PROBLEM TO SOLVE >> Copy out the following rows with every "camera" swapped for "lens" and nothing else altered.
※ ※ ※
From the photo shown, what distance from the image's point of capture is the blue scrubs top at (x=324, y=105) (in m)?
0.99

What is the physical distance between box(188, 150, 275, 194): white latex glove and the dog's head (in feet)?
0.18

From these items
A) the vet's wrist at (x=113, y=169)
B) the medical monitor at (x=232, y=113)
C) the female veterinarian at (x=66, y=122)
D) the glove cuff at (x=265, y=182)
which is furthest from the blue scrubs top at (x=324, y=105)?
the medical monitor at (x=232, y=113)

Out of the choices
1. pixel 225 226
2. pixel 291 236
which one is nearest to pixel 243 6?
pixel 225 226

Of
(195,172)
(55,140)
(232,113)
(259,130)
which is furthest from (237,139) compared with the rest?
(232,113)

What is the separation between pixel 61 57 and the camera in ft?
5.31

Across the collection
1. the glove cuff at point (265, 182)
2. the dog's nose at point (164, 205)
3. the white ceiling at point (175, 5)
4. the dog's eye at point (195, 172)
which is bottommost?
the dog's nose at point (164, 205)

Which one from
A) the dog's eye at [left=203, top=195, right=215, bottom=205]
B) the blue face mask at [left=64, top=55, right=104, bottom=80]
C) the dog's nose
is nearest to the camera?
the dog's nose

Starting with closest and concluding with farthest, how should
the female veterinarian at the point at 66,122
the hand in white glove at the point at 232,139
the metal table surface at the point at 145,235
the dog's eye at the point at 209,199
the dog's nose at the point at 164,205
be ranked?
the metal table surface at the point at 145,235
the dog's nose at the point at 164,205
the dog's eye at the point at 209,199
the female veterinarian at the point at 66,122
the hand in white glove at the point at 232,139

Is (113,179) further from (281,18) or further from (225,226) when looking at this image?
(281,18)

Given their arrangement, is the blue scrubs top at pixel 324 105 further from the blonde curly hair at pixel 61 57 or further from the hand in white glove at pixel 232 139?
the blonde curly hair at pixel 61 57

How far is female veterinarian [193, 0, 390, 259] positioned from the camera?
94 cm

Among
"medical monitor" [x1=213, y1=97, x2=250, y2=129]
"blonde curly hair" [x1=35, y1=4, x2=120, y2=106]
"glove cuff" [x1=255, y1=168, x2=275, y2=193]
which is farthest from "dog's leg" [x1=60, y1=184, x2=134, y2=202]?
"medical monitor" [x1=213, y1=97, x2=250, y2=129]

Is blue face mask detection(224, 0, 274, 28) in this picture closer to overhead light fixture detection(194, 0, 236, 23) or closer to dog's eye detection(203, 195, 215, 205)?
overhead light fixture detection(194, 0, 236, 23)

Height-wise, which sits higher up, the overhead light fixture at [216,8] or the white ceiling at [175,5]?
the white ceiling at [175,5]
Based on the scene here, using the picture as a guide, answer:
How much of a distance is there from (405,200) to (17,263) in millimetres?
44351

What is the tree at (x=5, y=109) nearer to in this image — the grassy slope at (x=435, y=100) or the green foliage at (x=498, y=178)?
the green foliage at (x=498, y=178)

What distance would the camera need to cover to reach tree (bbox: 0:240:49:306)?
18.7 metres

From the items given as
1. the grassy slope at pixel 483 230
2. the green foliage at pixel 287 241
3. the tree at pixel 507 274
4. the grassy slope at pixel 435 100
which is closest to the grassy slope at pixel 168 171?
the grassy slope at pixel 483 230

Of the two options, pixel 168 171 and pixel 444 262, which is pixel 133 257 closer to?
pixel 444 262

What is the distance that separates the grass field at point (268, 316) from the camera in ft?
※ ※ ※
RESPONSE >>
From the photo shown, what distance from the image's point of capture is the blue scrubs top at (x=324, y=105) (in m)?
0.99

What is the physical distance between box(188, 150, 275, 194): white latex glove and the dog's head (in feet)?
0.18

From these items
A) the vet's wrist at (x=113, y=169)
B) the medical monitor at (x=232, y=113)
C) the female veterinarian at (x=66, y=122)
D) the glove cuff at (x=265, y=182)
which is furthest from the blue scrubs top at (x=324, y=105)?
the medical monitor at (x=232, y=113)

Out of the choices
1. pixel 225 226
2. pixel 291 236
which one is nearest to pixel 243 6?
pixel 225 226

Of
(195,172)
(55,140)
(232,113)
(259,130)
which is furthest from (237,139) compared with the rest?
(232,113)

What is the separation between pixel 61 57 and the lens in ft?
5.31

Across the collection
1. the glove cuff at point (265, 182)
2. the dog's nose at point (164, 205)
3. the white ceiling at point (175, 5)
4. the dog's eye at point (195, 172)
which is bottommost?
the dog's nose at point (164, 205)

Which one from
A) the dog's eye at [left=203, top=195, right=215, bottom=205]
B) the blue face mask at [left=64, top=55, right=104, bottom=80]
C) the dog's nose
is nearest to the lens?
the dog's nose

Starting with closest and concluding with farthest, how should
the female veterinarian at the point at 66,122
the hand in white glove at the point at 232,139
the metal table surface at the point at 145,235
the dog's eye at the point at 209,199
the dog's nose at the point at 164,205
be ranked?
the metal table surface at the point at 145,235
the dog's nose at the point at 164,205
the dog's eye at the point at 209,199
the female veterinarian at the point at 66,122
the hand in white glove at the point at 232,139

Is (113,179) further from (281,18) or further from (225,226) when looking at this image?
(281,18)

Given their arrangement, is the blue scrubs top at pixel 324 105 further from the blonde curly hair at pixel 61 57 or further from the hand in white glove at pixel 232 139?
the blonde curly hair at pixel 61 57

How far is female veterinarian [193, 0, 390, 259] positioned from the lens?
94 cm

Among
"medical monitor" [x1=213, y1=97, x2=250, y2=129]
"blonde curly hair" [x1=35, y1=4, x2=120, y2=106]
"glove cuff" [x1=255, y1=168, x2=275, y2=193]
which is farthest from "dog's leg" [x1=60, y1=184, x2=134, y2=202]?
"medical monitor" [x1=213, y1=97, x2=250, y2=129]

Is blue face mask detection(224, 0, 274, 28) in this picture closer to overhead light fixture detection(194, 0, 236, 23) or closer to dog's eye detection(203, 195, 215, 205)?
overhead light fixture detection(194, 0, 236, 23)

Height-wise, which sits higher up, the overhead light fixture at [216,8] or the white ceiling at [175,5]?
the white ceiling at [175,5]
Based on the scene here, using the picture as a guide, answer:
How much of a distance is there from (405,200) to (17,263) in millimetres?
44351

What is the tree at (x=5, y=109) nearer to in this image — the grassy slope at (x=435, y=100) or the green foliage at (x=498, y=178)?
the green foliage at (x=498, y=178)

What distance would the lens need to cover to reach tree (bbox: 0:240:49:306)?
18.7 metres

From the items given as
1. the grassy slope at pixel 483 230
2. the green foliage at pixel 287 241
3. the tree at pixel 507 274
4. the grassy slope at pixel 435 100
which is closest to the grassy slope at pixel 168 171?
the grassy slope at pixel 483 230

Of the two options, pixel 168 171 and pixel 444 262, which is pixel 133 257 closer to?
pixel 444 262

What is the distance that separates the grass field at point (268, 316) from the lens in ft?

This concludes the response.